The code writes a sequence of timings to a CSV (comma-separated value) text file that can be loaded into a spreadsheet or array for further processing. By default, the name of the CSV file is based on the executable name; for example, running

./matmul-blocked

with no arguments produces the output file timing-blocked.csv. You can also provide the file name as an argument, i.e.

./matmul-blocked timing-blocked.csv

These commands run benchmarks on the local machine. If you're logged into Totient, this will usually be the head node. To run benchmarks on a compute node, which will give completely different results, you want to use make commands (listed below). Make sure to keep things consistent i.e. don't compare a head node benchmark with a computer node benchmark. While testing on the head node is perfectly fine, your submitted benchmarks should be from a compute node, as I want to keep benchmarks consistent among the class.

The Makefile has targets for running the timer on the compute nodes on totient using the job-*.pbs scripts. For example,

make timing-blocked.csv

on totient will submit a PBS job to produce the timing-blocked.csv file. To run all the timers on the compute nodes, you can use

make run

To run all the timers on your local machine, you will probably want to use

make run-local

Note that the .pbs scripts do a little more than just running the job; they also set environment variables so that OpenBLAS, VecLib, and MKL don't get an unfair advantage by exploiting multiple cores.

You can also manually submit the .pbs scripts to the compute nodes by using

qsub job-*.pbs

i.e. if you want to benchmark only your own code, you would type qsub job-mine.pbs. Note that this is what happens "under the hood" when you run the timers on the compute nodes with make commands.

To clear up some of your workspace, use

make clean

which will remove executables and compute node logs (but not your code or benchmarks). To remove everything except for code, use

make realclean

Being Responsible

As with all programming projects, do not run any compute-intensive code on the shared login node. Please run your code on the compute node via qsub, as this will allow the shared login node to operate smoothly for everyone else.

Plotting results

You can produce timing plots by running

make plot

The plotter assumes that all the relevant CSV files are already in place. Note, though, that you can (for example) put the CSV files from totient onto your laptop and run make plot.

You can also directly use the plotter.py script. The plotter.py script loads a batch of timings and turns them into a plot which is saved to timing.pdf. For example, running

./plotter.py basic blocked blas

or

python plotter.py basic blocked blas

will compare the contents of timing-basic.csv, timing-blocked.csv, and timing-blas.csv. Note that you need to be using the Anaconda module if you are going to explicitly run the Python version, since the script uses Pandas (which the system Python lacks).

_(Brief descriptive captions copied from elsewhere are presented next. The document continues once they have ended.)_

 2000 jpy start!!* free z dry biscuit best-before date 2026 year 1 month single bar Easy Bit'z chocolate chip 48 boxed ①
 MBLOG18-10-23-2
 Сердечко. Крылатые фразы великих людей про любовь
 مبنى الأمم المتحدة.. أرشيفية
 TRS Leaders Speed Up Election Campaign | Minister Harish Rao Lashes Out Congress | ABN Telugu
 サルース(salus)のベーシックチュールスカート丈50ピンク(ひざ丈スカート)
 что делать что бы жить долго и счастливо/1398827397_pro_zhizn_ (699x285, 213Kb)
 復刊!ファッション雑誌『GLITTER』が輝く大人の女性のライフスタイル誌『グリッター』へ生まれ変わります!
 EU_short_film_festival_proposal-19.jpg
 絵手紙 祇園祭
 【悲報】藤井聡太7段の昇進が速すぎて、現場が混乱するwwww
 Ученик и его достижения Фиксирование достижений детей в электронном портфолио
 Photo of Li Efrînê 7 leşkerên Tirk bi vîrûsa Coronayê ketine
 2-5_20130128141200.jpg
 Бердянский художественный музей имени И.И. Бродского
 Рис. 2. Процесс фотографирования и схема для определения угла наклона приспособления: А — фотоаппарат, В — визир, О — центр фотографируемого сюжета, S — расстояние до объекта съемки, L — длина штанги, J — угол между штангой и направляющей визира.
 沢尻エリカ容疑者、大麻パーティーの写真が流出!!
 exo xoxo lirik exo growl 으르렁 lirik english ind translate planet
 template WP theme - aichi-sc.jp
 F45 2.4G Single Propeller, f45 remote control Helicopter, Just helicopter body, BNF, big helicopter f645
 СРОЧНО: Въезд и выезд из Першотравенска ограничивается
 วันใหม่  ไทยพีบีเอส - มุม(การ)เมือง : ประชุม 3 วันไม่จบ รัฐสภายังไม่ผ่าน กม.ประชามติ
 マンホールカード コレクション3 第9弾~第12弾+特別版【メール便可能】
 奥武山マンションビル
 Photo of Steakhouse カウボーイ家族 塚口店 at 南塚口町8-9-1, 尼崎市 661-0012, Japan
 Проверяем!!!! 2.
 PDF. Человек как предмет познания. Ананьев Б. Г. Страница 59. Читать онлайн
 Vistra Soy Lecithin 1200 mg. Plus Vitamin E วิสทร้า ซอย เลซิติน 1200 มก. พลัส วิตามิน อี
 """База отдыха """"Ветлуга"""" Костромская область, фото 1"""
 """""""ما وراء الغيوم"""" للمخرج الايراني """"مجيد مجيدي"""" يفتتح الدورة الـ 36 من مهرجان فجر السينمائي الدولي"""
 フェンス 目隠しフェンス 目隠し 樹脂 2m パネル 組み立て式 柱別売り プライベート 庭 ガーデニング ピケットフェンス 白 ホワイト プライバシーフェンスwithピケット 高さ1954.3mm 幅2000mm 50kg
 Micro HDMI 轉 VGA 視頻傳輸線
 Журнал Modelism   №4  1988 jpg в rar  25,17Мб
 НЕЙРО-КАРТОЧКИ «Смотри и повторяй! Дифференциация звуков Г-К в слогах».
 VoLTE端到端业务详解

Optimization Tips and Tricks

Please refer to these notes to get started. The notes discuss blocking, buffering, SSE instructions, and auto-tuning, among other optimizations. The Roofline Paper discussed in class on 9/08/2015 is also worth looking at, although you might have to do a bit of extra reading. The previous Project instructions for this assignment can be found here. Assume for the time being that the final submission instructions for this assignment have not changed.